MTL is a fast-growing firm, which supports having have zero-debt and financial freedom to continue to ramp up growth. Since there is also no concerns around MTL’s liquidity needs, this may be its optimal capital structure for the time being. Moving forward, its financial position may change. I admit this is a fairly basic analysis for MTL’s financial health. Other important fundamentals need to be considered alongside. You should continue to research Manalto to get a better picture of the stock by looking at:

ADVERTISEMENT
  1. Historical Performance: What has MTL’s returns been like over the past? Go into more detail in the past track record analysis and take a look at the free visual representations of our analysis for more clarity.

  2. Other High-Performing Stocks: Are there other stocks that provide better prospects with proven track records?

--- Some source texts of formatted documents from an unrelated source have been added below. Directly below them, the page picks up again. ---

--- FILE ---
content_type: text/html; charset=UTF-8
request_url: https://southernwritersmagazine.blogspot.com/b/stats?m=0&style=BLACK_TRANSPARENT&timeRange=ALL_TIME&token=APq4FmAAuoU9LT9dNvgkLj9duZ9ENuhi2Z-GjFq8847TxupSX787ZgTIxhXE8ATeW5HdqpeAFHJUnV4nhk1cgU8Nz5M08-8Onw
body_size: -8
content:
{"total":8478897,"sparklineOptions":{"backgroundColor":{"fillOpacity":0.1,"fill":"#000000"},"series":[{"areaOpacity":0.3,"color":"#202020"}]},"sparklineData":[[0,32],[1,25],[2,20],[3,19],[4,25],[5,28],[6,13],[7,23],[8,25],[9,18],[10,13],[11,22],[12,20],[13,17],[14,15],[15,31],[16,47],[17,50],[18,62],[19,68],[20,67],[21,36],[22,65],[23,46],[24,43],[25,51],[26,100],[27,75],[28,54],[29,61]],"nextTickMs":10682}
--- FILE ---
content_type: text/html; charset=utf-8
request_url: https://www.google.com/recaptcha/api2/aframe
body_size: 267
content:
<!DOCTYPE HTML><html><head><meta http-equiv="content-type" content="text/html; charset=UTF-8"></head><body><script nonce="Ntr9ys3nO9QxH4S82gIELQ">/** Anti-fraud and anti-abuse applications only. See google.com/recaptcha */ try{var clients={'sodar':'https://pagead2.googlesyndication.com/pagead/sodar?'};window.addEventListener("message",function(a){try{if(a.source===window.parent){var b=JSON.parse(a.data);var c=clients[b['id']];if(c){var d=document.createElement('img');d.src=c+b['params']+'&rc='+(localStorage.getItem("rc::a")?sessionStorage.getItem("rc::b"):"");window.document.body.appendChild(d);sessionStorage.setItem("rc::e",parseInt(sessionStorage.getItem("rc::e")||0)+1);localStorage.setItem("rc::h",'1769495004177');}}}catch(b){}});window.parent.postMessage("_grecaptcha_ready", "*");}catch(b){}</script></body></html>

Explore our free list of these great stocks here.

We aim to bring you long-term focused research analysis driven by fundamental data. Note that our analysis may not factor in the latest price-sensitive company announcements or qualitative material.

If you spot an error that warrants correction, please contact the editor at editorial-team@simplywallst.com. This article by Simply Wall St is general in nature. It does not constitute a recommendation to buy or sell any stock, and does not take account of your objectives, or your financial situation. Simply Wall St has no position in the stocks mentioned. Thank you for reading.